Analysis and optimization of the selective crushing process based on high voltage pulse energy

Abstract

With the development of photovoltaic (PV) energy, the recycling technology of end-of-life PV panels has received much attention; the existing recycling methods have various limitations. In this study, high-voltage pulse energy was used to crush PV panels, and the microscopic morphology, particle size structure, and elemental composition of the crushed products were analyzed. The liberation process and element enrichment during the high-voltage pulse crushing of PV panels were studied, the effect of each parameter on the selective crushing degree of high-voltage pulse crushing PV panels was obtained. Furthermore, a collaborative optimization study was carried out on the degree of selective crushing of various operating parameters. The significance order of the effect of various factors and the mathematical correlation between them were obtained.

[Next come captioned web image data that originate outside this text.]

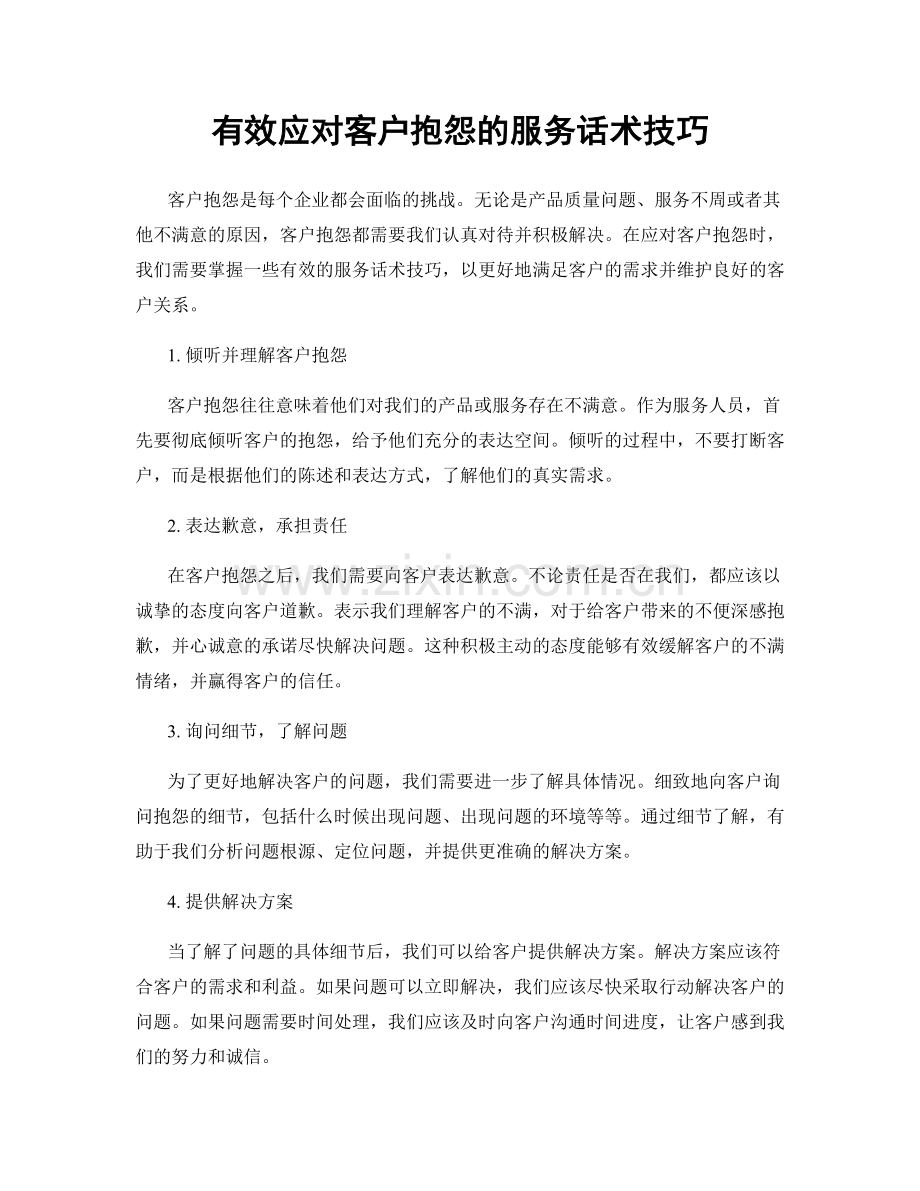 有效应对客户抱怨的服务话术技巧.docx_第1页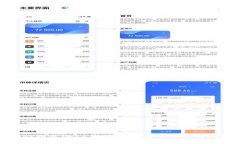 tpwallet投资Free币可靠吗？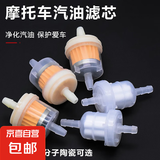 摩托车油杯汽油过滤器 化油器油杯汽油滤芯带磁铁滤芯滤 清器汽滤 磁铁款油杯/1个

The best combination of operating parameters was obtained. The test results indicate that the source of high-efficiency liberation and element enrichment during the high-voltage pulse crushing of PV panels is the interface crushing and sequential selective crushing characteristics of high-voltage pulses. With the increase in electrode gap, the degree of selective crushing shows a increasing trend. As the voltage and pulses number increases, the degree of selective crushing first increases and then decreases. The significance of influence of each factor decreases in the following order: voltage > electrode gap > pulse number. When the operating conditions are 170 kV, 50 pulses, and 25 mm, the degree of selective crushing of product reached the maximum.